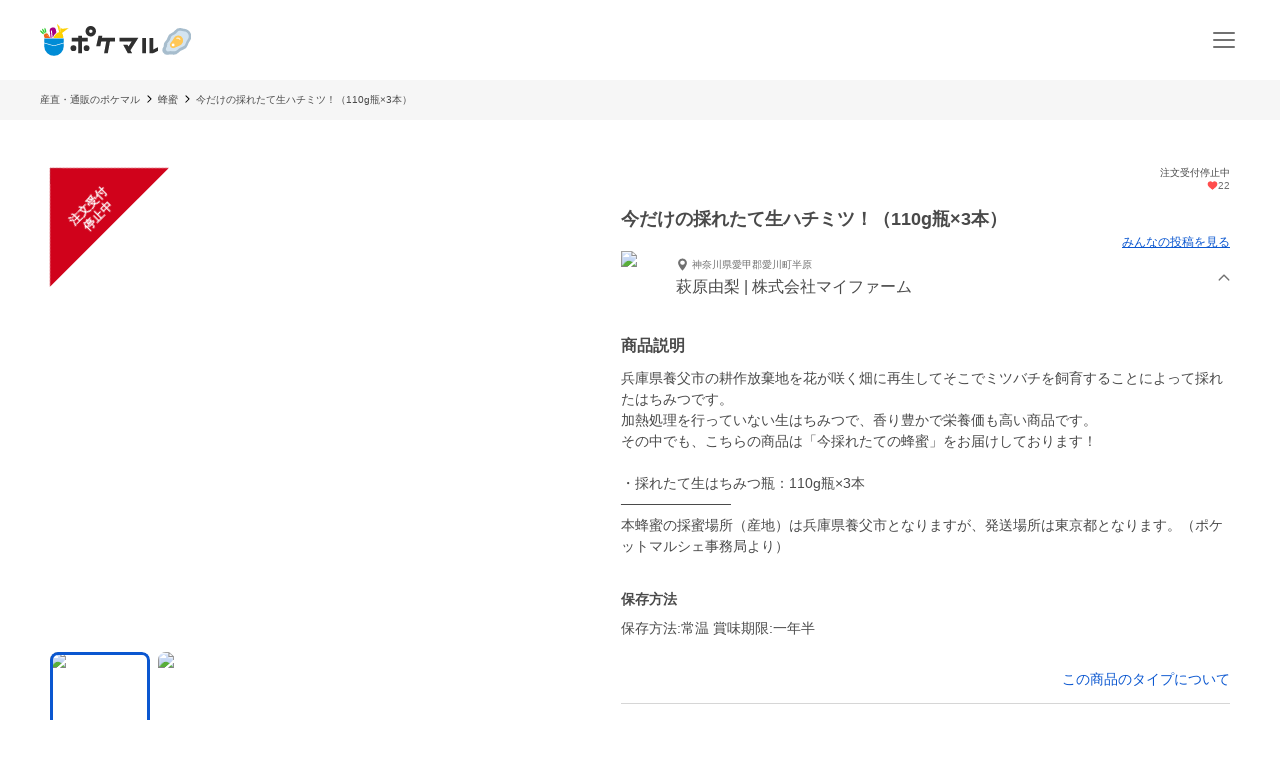

--- FILE ---
content_type: application/javascript; charset=UTF-8
request_url: https://poke-m.com/_next/static/chunks/webpack-1653d49871ff8c98.js
body_size: 1936
content:
!function(){try{var e="undefined"!=typeof window?window:"undefined"!=typeof global?global:"undefined"!=typeof self?self:{},t=(new e.Error).stack;t&&(e._sentryDebugIds=e._sentryDebugIds||{},e._sentryDebugIds[t]="f2009683-97e4-4a27-bae2-0cbcbee57dfa",e._sentryDebugIdIdentifier="sentry-dbid-f2009683-97e4-4a27-bae2-0cbcbee57dfa")}catch(e){}}(),(()=>{"use strict";var e={},t={};function r(o){var n=t[o];if(void 0!==n)return n.exports;var a=t[o]={id:o,loaded:!1,exports:{}},d=!0;try{e[o].call(a.exports,a,a.exports,r),d=!1}finally{d&&delete t[o]}return a.loaded=!0,a.exports}r.m=e,r.amdO={},(()=>{var e=[];r.O=(t,o,n,a)=>{if(o){a=a||0;for(var d=e.length;d>0&&e[d-1][2]>a;d--)e[d]=e[d-1];e[d]=[o,n,a];return}for(var i=1/0,d=0;d<e.length;d++){for(var[o,n,a]=e[d],c=!0,u=0;u<o.length;u++)(!1&a||i>=a)&&Object.keys(r.O).every(e=>r.O[e](o[u]))?o.splice(u--,1):(c=!1,a<i&&(i=a));if(c){e.splice(d--,1);var f=n();void 0!==f&&(t=f)}}return t}})(),r.n=e=>{var t=e&&e.__esModule?()=>e.default:()=>e;return r.d(t,{a:t}),t},(()=>{var e,t=Object.getPrototypeOf?e=>Object.getPrototypeOf(e):e=>e.__proto__;r.t=function(o,n){if(1&n&&(o=this(o)),8&n||"object"==typeof o&&o&&(4&n&&o.__esModule||16&n&&"function"==typeof o.then))return o;var a=Object.create(null);r.r(a);var d={};e=e||[null,t({}),t([]),t(t)];for(var i=2&n&&o;"object"==typeof i&&!~e.indexOf(i);i=t(i))Object.getOwnPropertyNames(i).forEach(e=>d[e]=()=>o[e]);return d.default=()=>o,r.d(a,d),a}})(),r.d=(e,t)=>{for(var o in t)r.o(t,o)&&!r.o(e,o)&&Object.defineProperty(e,o,{enumerable:!0,get:t[o]})},r.f={},r.e=e=>Promise.all(Object.keys(r.f).reduce((t,o)=>(r.f[o](e,t),t),[])),r.u=e=>"static/chunks/"+e+"."+({1470:"246a2ea382ccf00b",2293:"9ea937cafa52d660",4672:"aa512859463f5716",4674:"ce1fb7dc3ee63ee8",5209:"d0bc7de511103234",6518:"8ad9c934d7c56db8",7095:"9ed1d6c335328d86",9089:"d36aa07940e219e5"})[e]+".js",r.miniCssF=e=>{},r.g=function(){if("object"==typeof globalThis)return globalThis;try{return this||Function("return this")()}catch(e){if("object"==typeof window)return window}}(),r.o=(e,t)=>Object.prototype.hasOwnProperty.call(e,t),(()=>{var e={},t="_N_E:";r.l=(o,n,a,d)=>{if(e[o])return void e[o].push(n);if(void 0!==a)for(var i,c,u=document.getElementsByTagName("script"),f=0;f<u.length;f++){var l=u[f];if(l.getAttribute("src")==o||l.getAttribute("data-webpack")==t+a){i=l;break}}i||(c=!0,(i=document.createElement("script")).charset="utf-8",i.timeout=120,r.nc&&i.setAttribute("nonce",r.nc),i.setAttribute("data-webpack",t+a),i.src=r.tu(o)),e[o]=[n];var s=(t,r)=>{i.onerror=i.onload=null,clearTimeout(b);var n=e[o];if(delete e[o],i.parentNode&&i.parentNode.removeChild(i),n&&n.forEach(e=>e(r)),t)return t(r)},b=setTimeout(s.bind(null,void 0,{type:"timeout",target:i}),12e4);i.onerror=s.bind(null,i.onerror),i.onload=s.bind(null,i.onload),c&&document.head.appendChild(i)}})(),r.r=e=>{"undefined"!=typeof Symbol&&Symbol.toStringTag&&Object.defineProperty(e,Symbol.toStringTag,{value:"Module"}),Object.defineProperty(e,"__esModule",{value:!0})},r.nmd=e=>(e.paths=[],e.children||(e.children=[]),e),(()=>{var e;r.tt=()=>(void 0===e&&(e={createScriptURL:e=>e},"undefined"!=typeof trustedTypes&&trustedTypes.createPolicy&&(e=trustedTypes.createPolicy("nextjs#bundler",e))),e)})(),r.tu=e=>r.tt().createScriptURL(e),r.p="/_next/",(()=>{var e={8068:0};r.f.j=(t,o)=>{var n=r.o(e,t)?e[t]:void 0;if(0!==n)if(n)o.push(n[2]);else if(8068!=t){var a=new Promise((r,o)=>n=e[t]=[r,o]);o.push(n[2]=a);var d=r.p+r.u(t),i=Error();r.l(d,o=>{if(r.o(e,t)&&(0!==(n=e[t])&&(e[t]=void 0),n)){var a=o&&("load"===o.type?"missing":o.type),d=o&&o.target&&o.target.src;i.message="Loading chunk "+t+" failed.\n("+a+": "+d+")",i.name="ChunkLoadError",i.type=a,i.request=d,n[1](i)}},"chunk-"+t,t)}else e[t]=0},r.O.j=t=>0===e[t];var t=(t,o)=>{var n,a,[d,i,c]=o,u=0;if(d.some(t=>0!==e[t])){for(n in i)r.o(i,n)&&(r.m[n]=i[n]);if(c)var f=c(r)}for(t&&t(o);u<d.length;u++)a=d[u],r.o(e,a)&&e[a]&&e[a][0](),e[a]=0;return r.O(f)},o=self.webpackChunk_N_E=self.webpackChunk_N_E||[];o.forEach(t.bind(null,0)),o.push=t.bind(null,o.push.bind(o))})(),r.nc=void 0})();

+--

▶ **Exercise directions**: When you restate the listing above, give each line word for word but leave out every image.

▶ **Finished task**:
--- FILE ---
content_type: application/javascript; charset=UTF-8
request_url: https://poke-m.com/_next/static/chunks/webpack-1653d49871ff8c98.js
body_size: 1936
content:
!function(){try{var e="undefined"!=typeof window?window:"undefined"!=typeof global?global:"undefined"!=typeof self?self:{},t=(new e.Error).stack;t&&(e._sentryDebugIds=e._sentryDebugIds||{},e._sentryDebugIds[t]="f2009683-97e4-4a27-bae2-0cbcbee57dfa",e._sentryDebugIdIdentifier="sentry-dbid-f2009683-97e4-4a27-bae2-0cbcbee57dfa")}catch(e){}}(),(()=>{"use strict";var e={},t={};function r(o){var n=t[o];if(void 0!==n)return n.exports;var a=t[o]={id:o,loaded:!1,exports:{}},d=!0;try{e[o].call(a.exports,a,a.exports,r),d=!1}finally{d&&delete t[o]}return a.loaded=!0,a.exports}r.m=e,r.amdO={},(()=>{var e=[];r.O=(t,o,n,a)=>{if(o){a=a||0;for(var d=e.length;d>0&&e[d-1][2]>a;d--)e[d]=e[d-1];e[d]=[o,n,a];return}for(var i=1/0,d=0;d<e.length;d++){for(var[o,n,a]=e[d],c=!0,u=0;u<o.length;u++)(!1&a||i>=a)&&Object.keys(r.O).every(e=>r.O[e](o[u]))?o.splice(u--,1):(c=!1,a<i&&(i=a));if(c){e.splice(d--,1);var f=n();void 0!==f&&(t=f)}}return t}})(),r.n=e=>{var t=e&&e.__esModule?()=>e.default:()=>e;return r.d(t,{a:t}),t},(()=>{var e,t=Object.getPrototypeOf?e=>Object.getPrototypeOf(e):e=>e.__proto__;r.t=function(o,n){if(1&n&&(o=this(o)),8&n||"object"==typeof o&&o&&(4&n&&o.__esModule||16&n&&"function"==typeof o.then))return o;var a=Object.create(null);r.r(a);var d={};e=e||[null,t({}),t([]),t(t)];for(var i=2&n&&o;"object"==typeof i&&!~e.indexOf(i);i=t(i))Object.getOwnPropertyNames(i).forEach(e=>d[e]=()=>o[e]);return d.default=()=>o,r.d(a,d),a}})(),r.d=(e,t)=>{for(var o in t)r.o(t,o)&&!r.o(e,o)&&Object.defineProperty(e,o,{enumerable:!0,get:t[o]})},r.f={},r.e=e=>Promise.all(Object.keys(r.f).reduce((t,o)=>(r.f[o](e,t),t),[])),r.u=e=>"static/chunks/"+e+"."+({1470:"246a2ea382ccf00b",2293:"9ea937cafa52d660",4672:"aa512859463f5716",4674:"ce1fb7dc3ee63ee8",5209:"d0bc7de511103234",6518:"8ad9c934d7c56db8",7095:"9ed1d6c335328d86",9089:"d36aa07940e219e5"})[e]+".js",r.miniCssF=e=>{},r.g=function(){if("object"==typeof globalThis)return globalThis;try{return this||Function("return this")()}catch(e){if("object"==typeof window)return window}}(),r.o=(e,t)=>Object.prototype.hasOwnProperty.call(e,t),(()=>{var e={},t="_N_E:";r.l=(o,n,a,d)=>{if(e[o])return void e[o].push(n);if(void 0!==a)for(var i,c,u=document.getElementsByTagName("script"),f=0;f<u.length;f++){var l=u[f];if(l.getAttribute("src")==o||l.getAttribute("data-webpack")==t+a){i=l;break}}i||(c=!0,(i=document.createElement("script")).charset="utf-8",i.timeout=120,r.nc&&i.setAttribute("nonce",r.nc),i.setAttribute("data-webpack",t+a),i.src=r.tu(o)),e[o]=[n];var s=(t,r)=>{i.onerror=i.onload=null,clearTimeout(b);var n=e[o];if(delete e[o],i.parentNode&&i.parentNode.removeChild(i),n&&n.forEach(e=>e(r)),t)return t(r)},b=setTimeout(s.bind(null,void 0,{type:"timeout",target:i}),12e4);i.onerror=s.bind(null,i.onerror),i.onload=s.bind(null,i.onload),c&&document.head.appendChild(i)}})(),r.r=e=>{"undefined"!=typeof Symbol&&Symbol.toStringTag&&Object.defineProperty(e,Symbol.toStringTag,{value:"Module"}),Object.defineProperty(e,"__esModule",{value:!0})},r.nmd=e=>(e.paths=[],e.children||(e.children=[]),e),(()=>{var e;r.tt=()=>(void 0===e&&(e={createScriptURL:e=>e},"undefined"!=typeof trustedTypes&&trustedTypes.createPolicy&&(e=trustedTypes.createPolicy("nextjs#bundler",e))),e)})(),r.tu=e=>r.tt().createScriptURL(e),r.p="/_next/",(()=>{var e={8068:0};r.f.j=(t,o)=>{var n=r.o(e,t)?e[t]:void 0;if(0!==n)if(n)o.push(n[2]);else if(8068!=t){var a=new Promise((r,o)=>n=e[t]=[r,o]);o.push(n[2]=a);var d=r.p+r.u(t),i=Error();r.l(d,o=>{if(r.o(e,t)&&(0!==(n=e[t])&&(e[t]=void 0),n)){var a=o&&("load"===o.type?"missing":o.type),d=o&&o.target&&o.target.src;i.message="Loading chunk "+t+" failed.\n("+a+": "+d+")",i.name="ChunkLoadError",i.type=a,i.request=d,n[1](i)}},"chunk-"+t,t)}else e[t]=0},r.O.j=t=>0===e[t];var t=(t,o)=>{var n,a,[d,i,c]=o,u=0;if(d.some(t=>0!==e[t])){for(n in i)r.o(i,n)&&(r.m[n]=i[n]);if(c)var f=c(r)}for(t&&t(o);u<d.length;u++)a=d[u],r.o(e,a)&&e[a]&&e[a][0](),e[a]=0;return r.O(f)},o=self.webpackChunk_N_E=self.webpackChunk_N_E||[];o.forEach(t.bind(null,0)),o.push=t.bind(null,o.push.bind(o))})(),r.nc=void 0})();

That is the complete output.